If Saint-Eustache is deconsecrated, its next use might be as a museum for the rebellion. There already is such a museum, at Montreal’s former Pied-au-Courant jail, where more than 1,300 Patriotes were imprisoned – and in some cases, hanged. A Saint-Eustache museum could be a more local affair, focused mainly on the actual battle. It would no doubt become a client of the provincial government.

It would also change into a full-on house of nationalist memory. As the church becomes ever weaker, institutions such as Saint-Eustache – and Notre-Dame de Québec, the oldest Catholic parish in North America – are increasingly recontextualized within political and civic history.


(The church’s mission) is not to maintain heritage buildings, but to proclaim the word of Jesus Christ.

A spokesman for the diocese of Saint-Jérome

The same thing is happening to sacred personalities. In March, sculptor Yann Pocreau was revealed as the winner of a competition to create a public art work in the Old Port of Montreal, at the new $78 million cruise terminal at Alexandra Pier. Mr. Pocreau’s arching metal sculpture is meant to commemorate three women involved in the early history of Montreal: Jeanne Mance, Marguerite Bourgeoys and Saint Marguerite d’Youville.

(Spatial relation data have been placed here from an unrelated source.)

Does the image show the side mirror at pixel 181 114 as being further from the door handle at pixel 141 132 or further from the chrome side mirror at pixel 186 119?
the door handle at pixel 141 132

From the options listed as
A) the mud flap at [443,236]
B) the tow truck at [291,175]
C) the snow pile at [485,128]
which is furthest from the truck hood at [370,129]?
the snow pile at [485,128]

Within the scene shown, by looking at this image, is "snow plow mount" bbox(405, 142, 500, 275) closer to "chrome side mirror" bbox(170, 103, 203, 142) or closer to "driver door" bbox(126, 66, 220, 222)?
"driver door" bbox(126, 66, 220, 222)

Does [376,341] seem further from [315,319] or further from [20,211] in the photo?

All three women were major figures in the establishment of Catholic orders and hospitals in the city. Their apotheosis at an entirely secular spot devoted to tourism is another step in defining them primarily as historic civic personalities, rather than as saintly Catholics.

Ironically, d’Youville’s dwindling order, the Sisters of Charity of Montreal (Grey Nuns), quit their last stronghold in Old Montreal a year ago, because there aren’t enough nuns left to run it. Half of the building will remain a museum, while the rest may become offices for the University of Montreal.

A spokesperson for the Grey Nuns says the order, which sold its gigantic convent to Concordia University in 2007, will lose its last aging member within 30 years. With the candles out in the Sisters’ deconsecrated chapels, it will be up to the city to keep a flame burning for the Catholic heroes of old.